The Munich shooting, in which a further 27 people were wounded, some seriously, was the third act of violence against civilians in Western Europe - and the second in southern Germany - in eight days.
Bavarian state crime office president Robert Heimberger said the gunman, who German media named as Ali David Sonboly, was carrying more than 300 bullets in his backpack and pistol when he was later found dead of a gunshot wound.
Following a police search of the attacker's room, where a book on teenage shooting sprees was discovered, Munich police chief Hubertus Andrae all but ruled out an Islamist militant link in the attack.
"Based on the searches, there are no indications whatsoever that there is a connection to Islamic State" or to the issue of refugees, he told a news conference.
"Documents on shooting sprees were found, so the perpetrator obviously researched this subject intensively."

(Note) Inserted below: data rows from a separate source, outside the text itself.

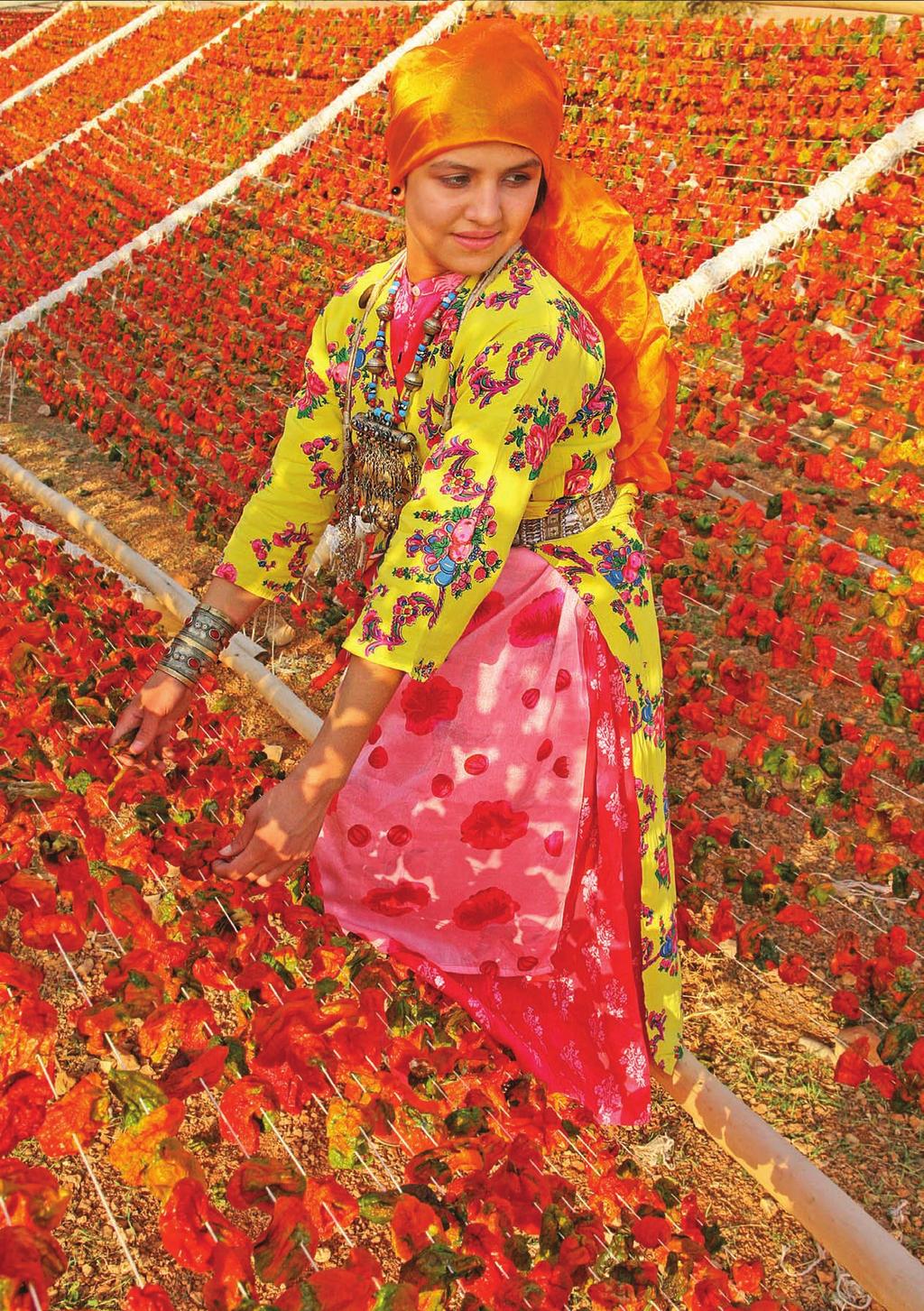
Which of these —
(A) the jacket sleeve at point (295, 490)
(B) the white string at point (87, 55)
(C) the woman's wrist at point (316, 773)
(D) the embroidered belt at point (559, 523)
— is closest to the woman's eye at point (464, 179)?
(A) the jacket sleeve at point (295, 490)

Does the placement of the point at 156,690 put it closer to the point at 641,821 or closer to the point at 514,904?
the point at 514,904

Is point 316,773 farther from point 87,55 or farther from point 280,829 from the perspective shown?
point 87,55

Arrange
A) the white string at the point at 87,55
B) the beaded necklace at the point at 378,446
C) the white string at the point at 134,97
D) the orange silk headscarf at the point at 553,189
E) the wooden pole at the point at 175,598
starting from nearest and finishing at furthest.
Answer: the orange silk headscarf at the point at 553,189 < the beaded necklace at the point at 378,446 < the wooden pole at the point at 175,598 < the white string at the point at 134,97 < the white string at the point at 87,55

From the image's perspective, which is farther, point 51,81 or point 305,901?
point 51,81

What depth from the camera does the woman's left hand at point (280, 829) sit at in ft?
6.52

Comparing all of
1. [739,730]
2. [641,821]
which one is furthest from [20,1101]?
[739,730]

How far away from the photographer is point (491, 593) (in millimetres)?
2332

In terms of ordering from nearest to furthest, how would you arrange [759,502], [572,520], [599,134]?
[572,520]
[759,502]
[599,134]

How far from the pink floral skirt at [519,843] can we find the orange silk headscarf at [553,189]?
0.45 meters

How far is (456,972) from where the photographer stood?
8.83ft

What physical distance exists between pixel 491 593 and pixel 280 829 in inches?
27.6

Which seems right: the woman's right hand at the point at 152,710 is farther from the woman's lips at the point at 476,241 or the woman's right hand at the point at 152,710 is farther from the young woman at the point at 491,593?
the woman's lips at the point at 476,241

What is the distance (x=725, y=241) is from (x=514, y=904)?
5.81 metres

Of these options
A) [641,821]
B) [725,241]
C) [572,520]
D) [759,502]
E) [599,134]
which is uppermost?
[599,134]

The gunman was born and brought up in the Munich area and had spent time in psychiatric care, and there was no evidence to suggest he had an accomplice, Andrae said.
Interior Minister Thomas de Maiziere said it was also too early to associate the Munich shootings with Breivik, who in 2011 shot dead 69 attendees at a youth summer camp hours after murdering eight others by detonating a van bomb in Oslo.